* _Task brief_:
When you return the data, keep each character exactly as it appears.
[Data supplied]
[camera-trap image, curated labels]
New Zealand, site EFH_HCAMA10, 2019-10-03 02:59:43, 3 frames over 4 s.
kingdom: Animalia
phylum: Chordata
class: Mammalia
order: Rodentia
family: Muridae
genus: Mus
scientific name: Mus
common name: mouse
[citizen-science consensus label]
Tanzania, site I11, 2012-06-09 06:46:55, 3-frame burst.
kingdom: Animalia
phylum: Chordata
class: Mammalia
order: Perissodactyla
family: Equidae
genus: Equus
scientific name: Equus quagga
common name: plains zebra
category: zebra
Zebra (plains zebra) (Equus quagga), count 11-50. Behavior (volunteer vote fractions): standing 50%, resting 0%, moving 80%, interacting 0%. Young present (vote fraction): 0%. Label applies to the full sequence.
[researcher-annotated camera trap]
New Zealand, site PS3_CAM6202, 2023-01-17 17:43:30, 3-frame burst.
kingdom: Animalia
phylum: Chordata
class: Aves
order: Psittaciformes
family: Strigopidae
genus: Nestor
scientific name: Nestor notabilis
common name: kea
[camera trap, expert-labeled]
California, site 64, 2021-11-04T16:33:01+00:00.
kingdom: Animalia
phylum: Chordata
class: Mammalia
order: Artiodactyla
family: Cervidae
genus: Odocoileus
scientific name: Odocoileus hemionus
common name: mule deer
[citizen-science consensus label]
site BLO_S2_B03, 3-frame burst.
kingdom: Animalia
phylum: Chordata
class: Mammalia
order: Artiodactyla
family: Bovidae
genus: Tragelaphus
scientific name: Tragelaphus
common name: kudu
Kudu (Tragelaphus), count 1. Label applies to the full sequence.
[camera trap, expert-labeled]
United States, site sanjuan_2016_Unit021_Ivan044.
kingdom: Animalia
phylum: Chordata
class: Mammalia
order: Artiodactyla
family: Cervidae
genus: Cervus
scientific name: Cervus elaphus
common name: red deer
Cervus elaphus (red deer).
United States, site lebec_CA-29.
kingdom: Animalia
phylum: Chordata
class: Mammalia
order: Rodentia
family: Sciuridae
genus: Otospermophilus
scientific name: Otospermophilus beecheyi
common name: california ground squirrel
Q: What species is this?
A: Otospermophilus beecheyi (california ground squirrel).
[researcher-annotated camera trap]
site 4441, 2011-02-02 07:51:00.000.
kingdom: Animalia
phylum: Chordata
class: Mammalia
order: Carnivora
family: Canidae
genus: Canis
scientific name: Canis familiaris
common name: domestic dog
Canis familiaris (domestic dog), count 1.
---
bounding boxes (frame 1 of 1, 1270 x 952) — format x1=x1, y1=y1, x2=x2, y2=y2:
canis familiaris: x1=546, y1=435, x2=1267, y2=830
[/Data supplied]
* _Exercise result_:
[camera-trap image, curated labels]
New Zealand, site EFH_HCAMA10, 2019-10-03 02:59:43, 3 frames over 4 s.
kingdom: Animalia
phylum: Chordata
class: Mammalia
order: Rodentia
family: Muridae
genus: Mus
scientific name: Mus
common name: mouse
[citizen-science consensus label]
Tanzania, site I11, 2012-06-09 06:46:55, 3-frame burst.
kingdom: Animalia
phylum: Chordata
class: Mammalia
order: Perissodactyla
family: Equidae
genus: Equus
scientific name: Equus quagga
common name: plains zebra
category: zebra
Zebra (plains zebra) (Equus quagga), count 11-50. Behavior (volunteer vote fractions): standing 50%, resting 0%, moving 80%, interacting 0%. Young present (vote fraction): 0%. Label applies to the full sequence.
[researcher-annotated camera trap]
New Zealand, site PS3_CAM6202, 2023-01-17 17:43:30, 3-frame burst.
kingdom: Animalia
phylum: Chordata
class: Aves
order: Psittaciformes
family: Strigopidae
genus: Nestor
scientific name: Nestor notabilis
common name: kea
[camera trap, expert-labeled]
California, site 64, 2021-11-04T16:33:01+00:00.
kingdom: Animalia
phylum: Chordata
class: Mammalia
order: Artiodactyla
family: Cervidae
genus: Odocoileus
scientific name: Odocoileus hemionus
common name: mule deer
[citizen-science consensus label]
site BLO_S2_B03, 3-frame burst.
kingdom: Animalia
phylum: Chordata
class: Mammalia
order: Artiodactyla
family: Bovidae
genus: Tragelaphus
scientific name: Tragelaphus
common name: kudu
Kudu (Tragelaphus), count 1. Label applies to the full sequence.
[camera trap, expert-labeled]
United States, site sanjuan_2016_Unit021_Ivan044.
kingdom: Animalia
phylum: Chordata
class: Mammalia
order: Artiodactyla
family: Cervidae
genus: Cervus
scientific name: Cervus elaphus
common name: red deer
Cervus elaphus (red deer).
United States, site lebec_CA-29.
kingdom: Animalia
phylum: Chordata
class: Mammalia
order: Rodentia
family: Sciuridae
genus: Otospermophilus
scientific name: Otospermophilus beecheyi
common name: california ground squirrel
Q: What species is this?
A: Otospermophilus beecheyi (california ground squirrel).
[researcher-annotated camera trap]
site 4441, 2011-02-02 07:51:00.000.
kingdom: Animalia
phylum: Chordata
class: Mammalia
order: Carnivora
family: Canidae
genus: Canis
scientific name: Canis familiaris
common name: domestic dog
Canis familiaris (domestic dog), count 1.
---
bounding boxes (frame 1 of 1, 1270 x 952) — format x1=x1, y1=y1, x2=x2, y2=y2:
canis familiaris: x1=546, y1=435, x2=1267, y2=830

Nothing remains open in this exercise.